→ **Source extract**:
You are viewing a plain text version of this content. The canonical link for it is here.
Posted to user@flink.apache.org by anujk <ku...@gmail.com> on 2018/01/10 09:01:09 UTC

Datastream broadcast with KeyBy

Currently we have an Flink pipeline running with Data-Src —> KeyBy —>
ProcessFunction.  State Management (with RocksDB) and Timers are working
well.
Now we have to extend this by having another Config Stream which we want to
broadcast to all process operators. So wanted to connect the Data Stream
with Config Stream (with Config Stream being broadcast) and use
CoProcessFunction to handle both streams.

KeyBy uses Hash based partitioning and also if we write CustomPartitioner it
can return only one partition (Array of SelectedChannel option as in
BroadcastPartitioner is not allowed).
Would have liked this to work —
dataStream.keyBy().connect(confStream.broadcast()).process(…RichCoProcessFunction()…)
but it says both stream must be keyed.

Is there any way to make this work?

dataStream.connect(confStream.broadcast()).flatMap(...
RichCoFlatMapFunction() …) ==> broadcast works. But we really want KeyBy and
processFunction functionality.

Thanks,
Anuj



--
Sent from: http://apache-flink-user-mailing-list-archive.2336050.n4.nabble.com/

Re: Datastream broadcast with KeyBy

Posted by Fabian Hueske <fh...@gmail.com>.
Hi Anuj,

connecting a keyed stream and a broadcasted stream is not supported at the
moment but there is work in progress [1] to add this functionality for the
next release (Flink 1.5.0).

Best,
Fabian

[1] https://issues.apache.org/jira/browse/FLINK-3659

2018-01-10 12:21 GMT+01:00 Piotr Nowojski <pi...@data-artisans.com>:

> Hi,
>
> Could you elaborate what is the problem that you are having? What is the
> exception(s) that you are getting? I have tested such simple example and
> it’s seems to be working as expected:
>
> DataStreamSource<Integer> input = env.fromElements(1, 2, 3, 4, 5, 1, 2, 3);
>
> DataStreamSource<Integer> confStream = env.fromElements(42);
>
> input.keyBy(new MyKeySelector()).connect(confStream.broadcast()).process(new MyCoProcessFunction()).print();
>
>
> Thanks, Piotrek
>
> On 10 Jan 2018, at 10:01, anujk <ku...@gmail.com> wrote:
>
> Currently we have an Flink pipeline running with Data-Src —> KeyBy —>
> ProcessFunction.  State Management (with RocksDB) and Timers are working
> well.
> Now we have to extend this by having another Config Stream which we want to
> broadcast to all process operators. So wanted to connect the Data Stream
> with Config Stream (with Config Stream being broadcast) and use
> CoProcessFunction to handle both streams.

→ **Exercise details**: Copy the part of the Flink mailing-list thread above from "KeyBy uses Hash" to "must be keyed.", word for word.

→ **Entries**:
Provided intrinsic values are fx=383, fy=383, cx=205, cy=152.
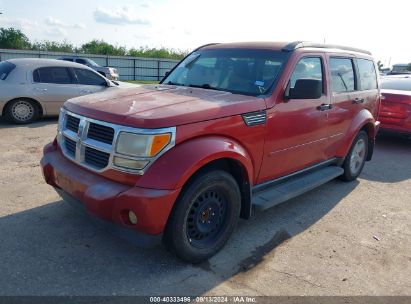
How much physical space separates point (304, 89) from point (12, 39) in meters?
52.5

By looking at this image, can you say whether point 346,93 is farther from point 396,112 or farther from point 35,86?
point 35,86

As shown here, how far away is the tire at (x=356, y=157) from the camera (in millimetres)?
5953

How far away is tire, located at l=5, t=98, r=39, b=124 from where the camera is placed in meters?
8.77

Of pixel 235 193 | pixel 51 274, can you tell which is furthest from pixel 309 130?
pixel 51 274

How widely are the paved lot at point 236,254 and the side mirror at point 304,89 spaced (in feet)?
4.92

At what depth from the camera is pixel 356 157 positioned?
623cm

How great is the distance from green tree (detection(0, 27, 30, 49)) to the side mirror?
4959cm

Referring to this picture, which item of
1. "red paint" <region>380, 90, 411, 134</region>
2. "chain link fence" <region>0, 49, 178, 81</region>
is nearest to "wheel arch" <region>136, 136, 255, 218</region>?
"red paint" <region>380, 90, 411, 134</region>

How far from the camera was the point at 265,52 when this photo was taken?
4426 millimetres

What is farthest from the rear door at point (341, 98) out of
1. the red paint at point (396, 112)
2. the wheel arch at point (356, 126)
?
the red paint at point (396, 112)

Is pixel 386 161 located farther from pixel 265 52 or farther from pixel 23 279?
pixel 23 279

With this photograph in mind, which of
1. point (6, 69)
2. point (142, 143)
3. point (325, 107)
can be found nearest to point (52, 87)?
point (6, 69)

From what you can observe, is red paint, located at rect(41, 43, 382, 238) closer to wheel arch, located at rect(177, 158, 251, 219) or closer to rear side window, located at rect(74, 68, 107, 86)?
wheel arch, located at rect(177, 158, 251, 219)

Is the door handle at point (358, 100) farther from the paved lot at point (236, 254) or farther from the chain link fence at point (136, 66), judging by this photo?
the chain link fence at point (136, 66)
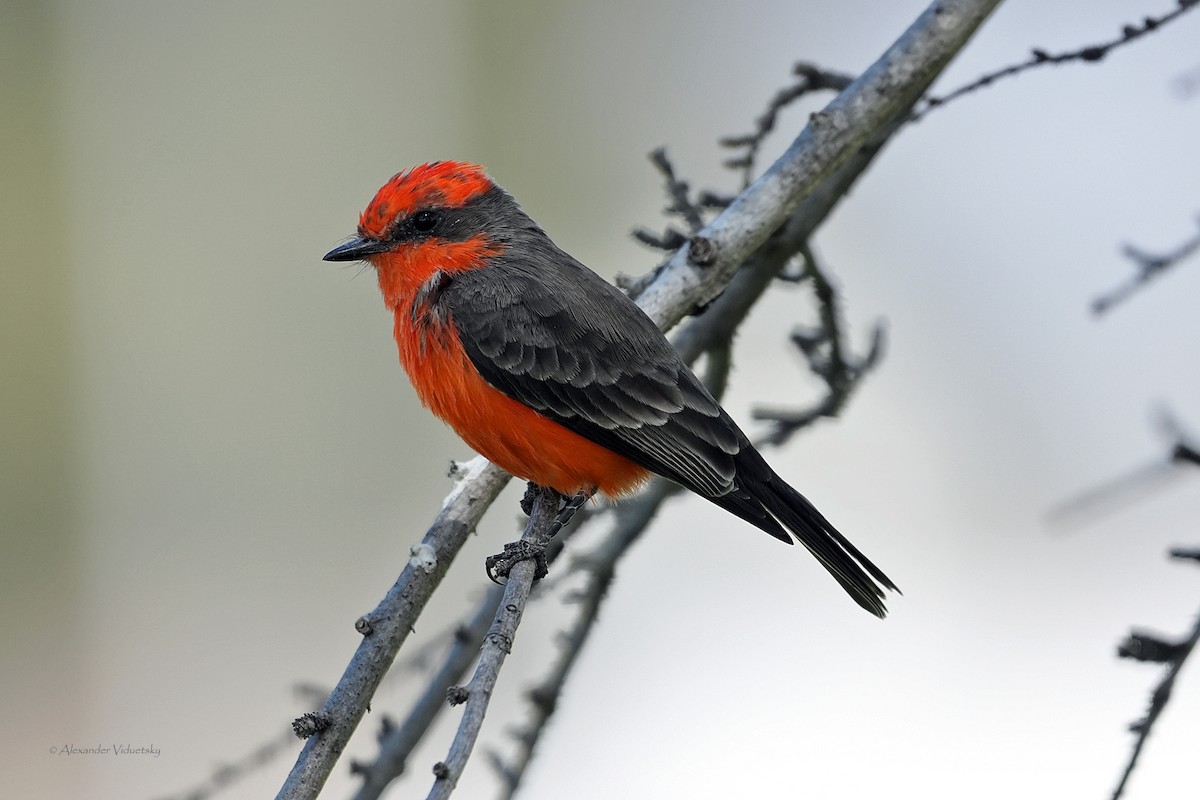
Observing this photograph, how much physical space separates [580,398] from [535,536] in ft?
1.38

→ **Answer to this task**:
KeyBy uses Hash based partitioning and also if we write CustomPartitioner it
can return only one partition (Array of SelectedChannel option as in
BroadcastPartitioner is not allowed).
Would have liked this to work —
dataStream.keyBy().connect(confStream.broadcast()).process(…RichCoProcessFunction()…)
but it says both stream must be keyed.